Rap Up
Better Roads Staff
Then when the Maxam plant switches over to virgin mix, now stack temperature is too low. “So what do we do?” asks Hawkins. “We have a burner that mounts in the ductwork of the dryer – and this is also patented –that burner senses that temperature and sets the temperature at whatever it needs for the minimum baghouse temperature. We have one burner that controls mix temperature, and one burner that controls baghouse temperature. And we can control them all very accurately.”
Tarmac International designs its counterflow dryer to introduce RAP in the tailing one-third of the burner flame. “We enter the RAP downhill and under the coolest part of the flame,” says Stephen Latenser, an account manager for Tarmac. “Depending on the size of the drum, that’s about one-third the length of the burner flame and next to the burner head.”

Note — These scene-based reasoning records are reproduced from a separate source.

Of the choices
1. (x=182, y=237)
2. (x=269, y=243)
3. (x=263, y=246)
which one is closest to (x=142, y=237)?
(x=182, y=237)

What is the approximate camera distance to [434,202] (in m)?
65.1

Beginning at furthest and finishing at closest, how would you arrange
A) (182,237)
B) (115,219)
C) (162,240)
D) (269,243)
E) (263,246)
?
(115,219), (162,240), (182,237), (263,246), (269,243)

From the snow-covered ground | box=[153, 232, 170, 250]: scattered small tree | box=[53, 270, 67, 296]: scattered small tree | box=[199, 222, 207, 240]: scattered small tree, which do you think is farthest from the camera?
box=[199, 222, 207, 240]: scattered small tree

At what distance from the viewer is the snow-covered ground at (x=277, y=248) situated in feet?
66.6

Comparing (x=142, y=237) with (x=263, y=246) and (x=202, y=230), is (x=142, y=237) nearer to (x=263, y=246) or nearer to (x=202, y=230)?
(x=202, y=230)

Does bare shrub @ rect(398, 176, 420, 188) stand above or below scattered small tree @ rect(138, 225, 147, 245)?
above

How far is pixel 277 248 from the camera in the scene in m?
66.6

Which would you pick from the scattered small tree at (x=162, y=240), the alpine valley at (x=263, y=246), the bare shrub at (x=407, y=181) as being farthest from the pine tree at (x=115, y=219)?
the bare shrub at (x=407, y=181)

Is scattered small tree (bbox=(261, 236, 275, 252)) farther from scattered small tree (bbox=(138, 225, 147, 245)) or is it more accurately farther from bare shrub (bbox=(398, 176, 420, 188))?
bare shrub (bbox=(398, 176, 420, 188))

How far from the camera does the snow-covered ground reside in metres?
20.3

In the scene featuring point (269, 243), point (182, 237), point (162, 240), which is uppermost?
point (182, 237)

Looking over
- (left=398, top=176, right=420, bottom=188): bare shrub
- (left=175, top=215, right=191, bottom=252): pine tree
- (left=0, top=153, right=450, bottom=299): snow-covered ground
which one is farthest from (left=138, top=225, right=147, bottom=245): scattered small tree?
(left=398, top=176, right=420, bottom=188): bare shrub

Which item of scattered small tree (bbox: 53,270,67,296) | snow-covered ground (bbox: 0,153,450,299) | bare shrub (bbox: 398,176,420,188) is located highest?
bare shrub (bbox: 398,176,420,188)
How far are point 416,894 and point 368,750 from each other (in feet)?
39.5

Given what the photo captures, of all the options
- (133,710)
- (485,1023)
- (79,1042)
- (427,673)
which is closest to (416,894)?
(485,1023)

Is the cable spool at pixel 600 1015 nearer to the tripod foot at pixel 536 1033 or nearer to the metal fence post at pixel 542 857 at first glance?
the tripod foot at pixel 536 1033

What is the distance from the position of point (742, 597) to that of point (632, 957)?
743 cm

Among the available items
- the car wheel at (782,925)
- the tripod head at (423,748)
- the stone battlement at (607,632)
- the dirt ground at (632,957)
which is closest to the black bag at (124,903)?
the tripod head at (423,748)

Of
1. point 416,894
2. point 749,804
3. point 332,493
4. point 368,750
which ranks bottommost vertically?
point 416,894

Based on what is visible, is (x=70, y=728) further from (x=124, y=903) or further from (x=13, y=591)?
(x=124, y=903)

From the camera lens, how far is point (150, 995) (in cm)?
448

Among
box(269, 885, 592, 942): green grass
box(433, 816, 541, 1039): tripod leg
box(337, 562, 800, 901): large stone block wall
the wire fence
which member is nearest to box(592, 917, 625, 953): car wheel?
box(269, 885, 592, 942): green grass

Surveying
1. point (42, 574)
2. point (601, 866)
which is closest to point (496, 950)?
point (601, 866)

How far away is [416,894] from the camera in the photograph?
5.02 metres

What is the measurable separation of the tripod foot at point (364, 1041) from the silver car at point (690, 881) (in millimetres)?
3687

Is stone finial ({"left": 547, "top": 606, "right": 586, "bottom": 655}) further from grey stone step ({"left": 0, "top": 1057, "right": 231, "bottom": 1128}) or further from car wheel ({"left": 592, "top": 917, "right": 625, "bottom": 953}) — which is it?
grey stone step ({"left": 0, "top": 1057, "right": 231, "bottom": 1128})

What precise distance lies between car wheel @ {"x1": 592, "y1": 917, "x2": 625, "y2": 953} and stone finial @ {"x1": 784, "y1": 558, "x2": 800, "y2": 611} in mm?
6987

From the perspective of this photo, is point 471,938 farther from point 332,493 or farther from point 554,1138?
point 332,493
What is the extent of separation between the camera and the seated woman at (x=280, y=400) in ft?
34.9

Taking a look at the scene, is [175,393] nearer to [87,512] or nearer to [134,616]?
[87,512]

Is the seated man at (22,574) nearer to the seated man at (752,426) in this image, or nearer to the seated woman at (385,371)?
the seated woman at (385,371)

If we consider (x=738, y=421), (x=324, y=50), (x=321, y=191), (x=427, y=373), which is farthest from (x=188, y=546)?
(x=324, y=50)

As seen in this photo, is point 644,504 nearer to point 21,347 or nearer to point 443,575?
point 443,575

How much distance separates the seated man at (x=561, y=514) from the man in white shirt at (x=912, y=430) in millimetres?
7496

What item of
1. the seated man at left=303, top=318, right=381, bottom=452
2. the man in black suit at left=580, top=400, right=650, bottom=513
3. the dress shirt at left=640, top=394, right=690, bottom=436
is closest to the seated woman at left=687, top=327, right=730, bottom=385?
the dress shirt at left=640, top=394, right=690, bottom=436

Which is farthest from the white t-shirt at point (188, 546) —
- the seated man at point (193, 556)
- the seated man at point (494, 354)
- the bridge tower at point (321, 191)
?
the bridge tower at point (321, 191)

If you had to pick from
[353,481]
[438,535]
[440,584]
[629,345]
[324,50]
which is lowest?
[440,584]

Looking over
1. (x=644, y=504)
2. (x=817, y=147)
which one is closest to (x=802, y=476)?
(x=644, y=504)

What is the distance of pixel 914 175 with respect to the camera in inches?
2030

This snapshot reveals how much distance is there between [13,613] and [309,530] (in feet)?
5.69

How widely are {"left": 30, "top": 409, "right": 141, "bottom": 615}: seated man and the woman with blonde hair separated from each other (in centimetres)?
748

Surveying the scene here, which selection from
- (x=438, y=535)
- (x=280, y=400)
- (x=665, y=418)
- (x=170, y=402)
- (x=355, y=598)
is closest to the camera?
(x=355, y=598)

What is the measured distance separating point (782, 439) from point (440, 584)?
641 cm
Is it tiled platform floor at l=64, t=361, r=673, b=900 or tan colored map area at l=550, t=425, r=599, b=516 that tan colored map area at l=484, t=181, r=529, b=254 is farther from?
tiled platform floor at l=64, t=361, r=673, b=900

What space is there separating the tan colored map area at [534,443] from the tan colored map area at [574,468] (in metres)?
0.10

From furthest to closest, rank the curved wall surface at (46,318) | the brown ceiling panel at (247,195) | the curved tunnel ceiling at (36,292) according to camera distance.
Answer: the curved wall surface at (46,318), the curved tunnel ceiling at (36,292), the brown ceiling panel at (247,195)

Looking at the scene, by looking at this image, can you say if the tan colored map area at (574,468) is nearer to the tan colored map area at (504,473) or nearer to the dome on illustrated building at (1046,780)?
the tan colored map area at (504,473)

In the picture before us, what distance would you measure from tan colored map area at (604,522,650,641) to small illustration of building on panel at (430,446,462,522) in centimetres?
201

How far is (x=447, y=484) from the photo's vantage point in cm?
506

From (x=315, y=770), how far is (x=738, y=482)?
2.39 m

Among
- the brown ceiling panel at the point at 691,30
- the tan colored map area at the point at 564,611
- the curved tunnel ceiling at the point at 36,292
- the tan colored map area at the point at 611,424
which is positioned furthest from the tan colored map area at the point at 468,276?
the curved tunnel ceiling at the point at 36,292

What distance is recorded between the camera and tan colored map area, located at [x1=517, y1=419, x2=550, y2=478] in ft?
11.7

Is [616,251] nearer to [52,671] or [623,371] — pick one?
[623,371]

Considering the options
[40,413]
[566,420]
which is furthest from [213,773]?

Tarmac asphalt plants heat the RAP by conduction from superheated virgin aggregate and radiant heat from the flame of the burner. “You don’t really want to heat your RAP through the convection in the air, where blue smoke can be created,” Latenser says. “The convection section of the dryer is where you get your virgin rock up to 500 or 600 degrees. If you got your recycled product up that high, you would oxidize the RAP binder and cause an emission problem.”
On a Tarmac plant, virgin binder is added behind the burner, in the mixing zone. “By the time the RAP has traveled from under the burner and into the mixing zone the RAP has had time to increase in temperature while in contact with the superheated virgin rock,” says Latenser. “So as soon as virgin aggregate touches RAP, we consider that part of the RAP heating zone.”